In the 70s, he at last branched out into Hollywood with The Possession of Joel Delaney, a psychodrama starring Shirley MacLaine. He also clocked up such hits as Henry VIII and His Six Wives (the 1972 film starring Keith Michell, pictured below with Waris).
There was also the stirring suffragette series, Shoulder to Shoulder for the BBC, and The Glittering Prizes, which gave Tom Conti’s career a huge boost. [Below: a rare shot from the RT Archive of Waris on set with Conti]
Crowning the decade was Edward and Mrs Simpson, a prestigious ITV series that garnered universal praise and, for Waris, a Bafta. Again, this was a collaboration with Verity Lambert, whom he’d met on Doctor Who 15 years earlier. “When she became head of drama at Thames Television, she specifically asked for me.” But the 1970s weren’t all rosy.
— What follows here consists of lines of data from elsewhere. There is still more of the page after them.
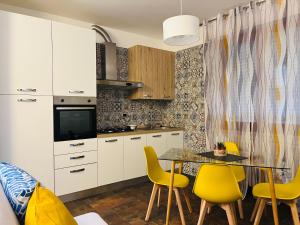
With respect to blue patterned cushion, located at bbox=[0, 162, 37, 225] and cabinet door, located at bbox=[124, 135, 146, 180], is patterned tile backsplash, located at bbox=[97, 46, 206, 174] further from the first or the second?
blue patterned cushion, located at bbox=[0, 162, 37, 225]

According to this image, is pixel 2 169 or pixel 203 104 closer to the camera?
pixel 2 169

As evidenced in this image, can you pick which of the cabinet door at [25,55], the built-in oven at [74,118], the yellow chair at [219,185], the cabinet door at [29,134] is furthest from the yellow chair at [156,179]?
the cabinet door at [25,55]

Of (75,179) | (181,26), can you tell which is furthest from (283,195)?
(75,179)

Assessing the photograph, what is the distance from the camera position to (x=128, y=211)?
2736 millimetres

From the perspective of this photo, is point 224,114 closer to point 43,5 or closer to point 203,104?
point 203,104

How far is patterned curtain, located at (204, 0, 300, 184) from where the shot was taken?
8.83 feet

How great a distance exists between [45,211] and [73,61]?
2453 millimetres

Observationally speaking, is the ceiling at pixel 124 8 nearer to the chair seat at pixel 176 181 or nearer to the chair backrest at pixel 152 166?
the chair backrest at pixel 152 166

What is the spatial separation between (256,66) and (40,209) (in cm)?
294

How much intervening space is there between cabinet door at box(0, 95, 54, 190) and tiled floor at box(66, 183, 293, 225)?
23.9 inches

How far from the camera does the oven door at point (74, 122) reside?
2.91 meters

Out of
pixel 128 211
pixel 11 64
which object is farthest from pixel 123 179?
pixel 11 64

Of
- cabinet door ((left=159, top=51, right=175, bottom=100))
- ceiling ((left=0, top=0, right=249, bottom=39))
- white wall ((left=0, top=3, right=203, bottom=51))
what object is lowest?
cabinet door ((left=159, top=51, right=175, bottom=100))

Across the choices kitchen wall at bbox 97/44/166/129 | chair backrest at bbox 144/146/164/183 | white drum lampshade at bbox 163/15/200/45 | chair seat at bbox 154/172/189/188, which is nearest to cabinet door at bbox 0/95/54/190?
kitchen wall at bbox 97/44/166/129
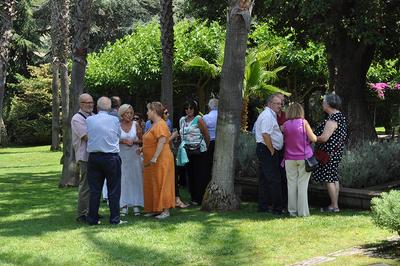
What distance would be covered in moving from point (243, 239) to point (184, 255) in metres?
1.03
The Burton and Taylor nightmare
In 72, Waris was brought onto a project for Richard Burton and Elizabeth Taylor. Divorce His – Divorce Hers was going to be made by HTV, an ITV company that Burton as a Welshman wanted to support. “At the time,” says Waris, “I was one of the top directors in taped television and this was going to be the first drama that they’d ever done on tape.”
But Taylor soon caused ructions. “When Elizabeth heard about this, first of all she said she couldn’t afford to stay in England because of tax. Secondly she was definitely not going to shoot in a studio with four cameras continuously. I realised why when I got to work with her. By this time she was in her 40s and was not growing old well. She’d put on weight and you had to shoot her carefully.” The project was suspended, then relocated to Rome and Munich.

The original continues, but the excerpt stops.